Although having nearly bionic ears can be a mother’s asset, there are words that bounce through the inner ear canal and make a grown woman tremble in her scuffed up slippers.
What you just warned your child about in the last five minutes just came true. The kids will think you can see through walls, but your warnings are actually prophecies. You can foresee what will happen because parents just know these things. Kids never believe that setting their milk cup near the edge of the table will increase their chance of spilling it. They will think you are wrong until they’re a parent wiping up milk.
By the way, the louder the child says this word, the longer it will take you to clean it up.
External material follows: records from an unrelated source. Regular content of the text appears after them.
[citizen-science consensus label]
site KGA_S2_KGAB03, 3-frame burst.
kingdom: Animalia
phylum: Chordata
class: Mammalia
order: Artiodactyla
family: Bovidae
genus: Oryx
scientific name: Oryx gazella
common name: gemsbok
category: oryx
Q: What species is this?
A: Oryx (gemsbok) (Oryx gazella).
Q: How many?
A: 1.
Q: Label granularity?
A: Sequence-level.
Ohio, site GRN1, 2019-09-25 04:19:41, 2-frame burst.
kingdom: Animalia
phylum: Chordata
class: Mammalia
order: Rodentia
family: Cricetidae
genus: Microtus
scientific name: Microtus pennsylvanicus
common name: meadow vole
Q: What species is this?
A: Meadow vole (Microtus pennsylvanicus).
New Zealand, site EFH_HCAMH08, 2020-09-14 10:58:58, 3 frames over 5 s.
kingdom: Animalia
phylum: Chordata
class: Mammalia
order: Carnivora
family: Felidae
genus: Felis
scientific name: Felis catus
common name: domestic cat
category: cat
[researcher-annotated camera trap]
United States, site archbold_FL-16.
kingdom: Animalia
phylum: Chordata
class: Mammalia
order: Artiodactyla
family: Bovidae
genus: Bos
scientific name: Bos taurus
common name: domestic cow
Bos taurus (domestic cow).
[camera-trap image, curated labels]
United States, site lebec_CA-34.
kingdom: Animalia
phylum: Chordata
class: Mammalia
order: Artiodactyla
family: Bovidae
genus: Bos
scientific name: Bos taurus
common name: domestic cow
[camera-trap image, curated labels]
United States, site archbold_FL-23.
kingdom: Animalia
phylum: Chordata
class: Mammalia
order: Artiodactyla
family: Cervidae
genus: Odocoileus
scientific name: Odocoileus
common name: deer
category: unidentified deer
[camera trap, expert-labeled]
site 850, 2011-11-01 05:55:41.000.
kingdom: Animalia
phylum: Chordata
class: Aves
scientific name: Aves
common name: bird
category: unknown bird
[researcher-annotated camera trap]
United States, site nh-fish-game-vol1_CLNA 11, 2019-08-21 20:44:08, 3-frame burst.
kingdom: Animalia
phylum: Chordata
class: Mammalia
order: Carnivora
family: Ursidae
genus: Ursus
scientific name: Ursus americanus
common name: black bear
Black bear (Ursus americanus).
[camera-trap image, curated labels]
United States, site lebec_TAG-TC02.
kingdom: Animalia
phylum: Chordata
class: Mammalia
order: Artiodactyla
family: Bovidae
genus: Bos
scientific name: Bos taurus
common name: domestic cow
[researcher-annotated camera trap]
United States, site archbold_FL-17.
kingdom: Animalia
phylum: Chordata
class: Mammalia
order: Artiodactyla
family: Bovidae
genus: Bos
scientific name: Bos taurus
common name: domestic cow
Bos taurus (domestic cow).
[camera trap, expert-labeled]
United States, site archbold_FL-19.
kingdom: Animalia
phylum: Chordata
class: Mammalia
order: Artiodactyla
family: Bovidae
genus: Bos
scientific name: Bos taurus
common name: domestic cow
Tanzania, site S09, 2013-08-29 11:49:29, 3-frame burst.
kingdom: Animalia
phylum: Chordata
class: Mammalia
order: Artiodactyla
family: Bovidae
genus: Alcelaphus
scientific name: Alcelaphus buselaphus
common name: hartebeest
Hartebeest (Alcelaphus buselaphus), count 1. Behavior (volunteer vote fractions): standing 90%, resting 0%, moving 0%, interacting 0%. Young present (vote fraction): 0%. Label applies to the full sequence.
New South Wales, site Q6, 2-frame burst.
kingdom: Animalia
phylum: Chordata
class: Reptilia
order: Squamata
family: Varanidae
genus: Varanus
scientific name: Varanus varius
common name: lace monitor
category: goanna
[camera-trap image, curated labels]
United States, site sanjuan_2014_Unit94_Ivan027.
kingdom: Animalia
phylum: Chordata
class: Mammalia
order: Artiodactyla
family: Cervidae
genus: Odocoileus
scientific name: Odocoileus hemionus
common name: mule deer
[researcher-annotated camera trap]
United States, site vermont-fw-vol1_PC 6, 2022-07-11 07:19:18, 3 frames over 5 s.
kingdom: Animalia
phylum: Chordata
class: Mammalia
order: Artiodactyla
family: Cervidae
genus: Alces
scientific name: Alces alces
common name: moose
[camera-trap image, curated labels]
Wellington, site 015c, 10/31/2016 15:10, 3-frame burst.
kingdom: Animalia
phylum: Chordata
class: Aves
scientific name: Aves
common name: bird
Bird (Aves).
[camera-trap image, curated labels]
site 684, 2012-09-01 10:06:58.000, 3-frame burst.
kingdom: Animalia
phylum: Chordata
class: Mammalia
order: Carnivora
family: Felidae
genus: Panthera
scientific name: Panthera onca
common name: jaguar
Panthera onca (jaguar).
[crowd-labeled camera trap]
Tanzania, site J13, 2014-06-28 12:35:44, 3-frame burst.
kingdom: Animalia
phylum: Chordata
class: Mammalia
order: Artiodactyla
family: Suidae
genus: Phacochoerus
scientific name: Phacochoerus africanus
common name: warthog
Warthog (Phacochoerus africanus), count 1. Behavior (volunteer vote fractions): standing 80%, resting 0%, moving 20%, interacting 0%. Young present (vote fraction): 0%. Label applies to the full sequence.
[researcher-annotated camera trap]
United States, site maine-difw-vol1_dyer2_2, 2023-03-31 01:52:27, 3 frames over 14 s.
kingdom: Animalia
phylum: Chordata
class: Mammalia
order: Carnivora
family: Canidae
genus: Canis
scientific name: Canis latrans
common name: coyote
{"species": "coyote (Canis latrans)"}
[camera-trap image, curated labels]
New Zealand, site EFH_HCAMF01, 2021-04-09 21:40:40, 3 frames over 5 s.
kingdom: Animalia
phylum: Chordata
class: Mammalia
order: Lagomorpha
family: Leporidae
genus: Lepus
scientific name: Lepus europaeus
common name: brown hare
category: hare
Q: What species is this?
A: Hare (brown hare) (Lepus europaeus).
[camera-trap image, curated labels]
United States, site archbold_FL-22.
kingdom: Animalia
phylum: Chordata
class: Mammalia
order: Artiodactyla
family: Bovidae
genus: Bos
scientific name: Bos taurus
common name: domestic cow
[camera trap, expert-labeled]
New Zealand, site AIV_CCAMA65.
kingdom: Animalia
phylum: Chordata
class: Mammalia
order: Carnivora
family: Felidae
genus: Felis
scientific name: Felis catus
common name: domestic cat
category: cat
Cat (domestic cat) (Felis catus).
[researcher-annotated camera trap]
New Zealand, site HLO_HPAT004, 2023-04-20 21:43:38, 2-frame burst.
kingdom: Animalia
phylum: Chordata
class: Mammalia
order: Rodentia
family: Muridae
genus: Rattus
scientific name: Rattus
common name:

2. THE SOUND OF BREAKING GLASS.
The more you cherish an item, the longer you’ve owned it, or the harder it is to replace it, the more likely it will be broken. If it’s easily replaced or something you found for a quarter at a garage sale, it will be with you until the kids leave home.
In that case, they can take it all that cheap stuff with them when they move out and you can replace all the stuff they broke.
3. “I’M TELLING MOM!”
The kid who’s yelling doesn’t think that what they did to start the fight is as bad as what the other kid did in retaliation.
If the chant is done in a sing-songy voice, it indicates that the child is happy to get the other one in trouble and the damage is minimal.
If the tone is childishly ferocious, the altercation could have become physical. There was some pinching, biting, scratching, shoving, slapping or punching done. However, a child is slow to confess unless the parent has correctly described the altercation with the correct verb. Feel free to ask about every type of action you can even think of because if you asked if they pushed, when they think they shoved, they will feel the freedom to say no.
4. “I’M BORED.”
In my house this is always followed by one of two parenting tidbits of wisdom. “Only boring people get bored” or “Then go clean my toilet.”
Any one of my children had more toys than all their grandparents put together had in a lifetime, so there is no reason to be bored. Plus, they always had arts and crafts supplies available, stacks of games, lots of siblings, a gajillion books and use of the sewing machine and kitchen.
They might also get a lecture on being thankful, being a servant, finding something to do, being constructive or the joyous life a freedom a child has. Sometimes for good measure, you can throw in a lecture on how much work you had to do as a child. Rotate the lectures so they don’t get bored.
This is the worst noise of all. You have to learn to listen for this noise above all noises. It means that someone has done something unusual, something you hadn’t suspected, something out of character and something creatively, geniusly, hilariously dangerous or disastrous.
In the case of silence, move quickly to the quietest room of the house with camera in hand. Ensure child’s safety, then take pics. There’s always time to clean up – later.
When your kids are teens, you will need all the bribery and blog fodder you can use.